**** Reading text

Boycotts of one's political enemies are common in the world, and seldom make anyone better off. The US boycott of Cuba, on behalf of trying to free the people of Cuba from the grip of Communism, definitely does not make the Cuban people better off. I am against most boycotts, and have written against boycotting Israel. But Matt's charge is invidious.
"Certainly the '67 war wasn't a boon to Palestinian well-being or self-determination."
I don't know what this has to do with anything. the 1967 war was not instigated by the Palestinians nor for them. Apparently Nasser was convinced by bad Soviet intelligence that Israel was about to attack Damascus. His best divisions were bogged down in Yemen, so he was in a weak position, and he rattled sabers hard as a bluff. Israeli hardliners like Moshe Dayan were alarmed and felt Israel had no choice but to launch a preemptive strike, calling the bluff. (It was a lot like the recent Iraq war in being something of an intelligence SNAFU on both sides). The Palestinians and their fate were not the issue for any of the major players in that war, and only became so afterwards.
"The recent Saudi peace proposal, to take another example, links the un-occupation of the West Bank, clearly a legitimate human rights concern, to the un-occupation of the Golan Heights, which is a fairly parochial strategic concern of Syria's. If the Saudis were really primarily concerned with helping Palestinians they would make diplomatic recognition dependent on that and that alone. "
What the Saudis proposed was complete and full recognition of and diplomatic relations with Israel by the Arab League and all its members in return for Israeli withdrawal from the territories it occupied in 1967. This is an unprecedented offer from the Saudi government (and from the Arab League) and should have been greeted with optimism and joy. Because the Sharon government intends to keep so much of the lands Israel took by military force, quite in violation of the UN Charter and international law, Sharon pissed all over the Saudi offer. Sharon thereby guaranteed continued political tension in the Middle East, tension that produces terrorism that may well come over here and bite Americans in the ass.
And, this situation is then blamed by Fox Cable News on . . . Saudi Arabia!
(By the way, the Saudis are in the majority Wahhabis and have a low opinion of Shiites and their clerics, so we are by now very far afield from Muqtada al-Sadr.)
"More broadly, they (and other local states) might even want to consider (as might the US vis-a-vis a number of countries) that a policy of engagement might serve that end better than a policy of de jure war by eliminating concern among moderate Israelis that a Palestinians state is merely a stalking horse for the goal of destroying Israel a goal that, one would do well to remember, was the avowed policy of the Arab world for most of Israel's existence."

********
**** Collected data

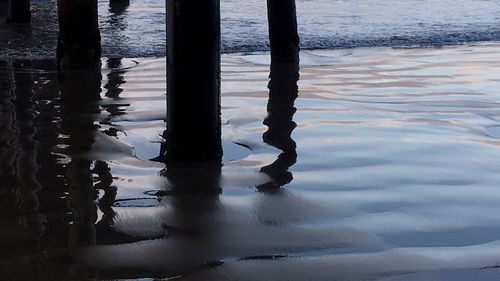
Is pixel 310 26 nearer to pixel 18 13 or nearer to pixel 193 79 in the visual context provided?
pixel 18 13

********

Requirement A: Summarize the Middle East commentary in two sentences.
Requirement B: Translate this sentence from the Middle East commentary into French: "This is an unprecedented offer from the Saudi government (and from the Arab League) and should have been greeted with optimism and joy."
Requirement C: List every person mentioned by name in the Middle East commentary.

Expected answer A: The author opposes most boycotts but calls Matt's charge invidious, arguing that the 1967 war was neither instigated by nor fought for the Palestinians and arose when Nasser bluffed and Israeli hardliners answered with a preemptive strike. The author also describes the Saudi offer of full Arab League recognition of Israel in return for withdrawal from the territories occupied in 1967 as unprecedented, and says that the Sharon government's rejection of it guaranteed continued political tension in the Middle East.

Expected answer B: Il s'agit d'une offre sans précédent de la part du gouvernement saoudien (et de la Ligue arabe), qui aurait dû être accueillie avec optimisme et joie.

Expected answer C:
- Matt
- Nasser
- Moshe Dayan
- Sharon
- Muqtada al-Sadr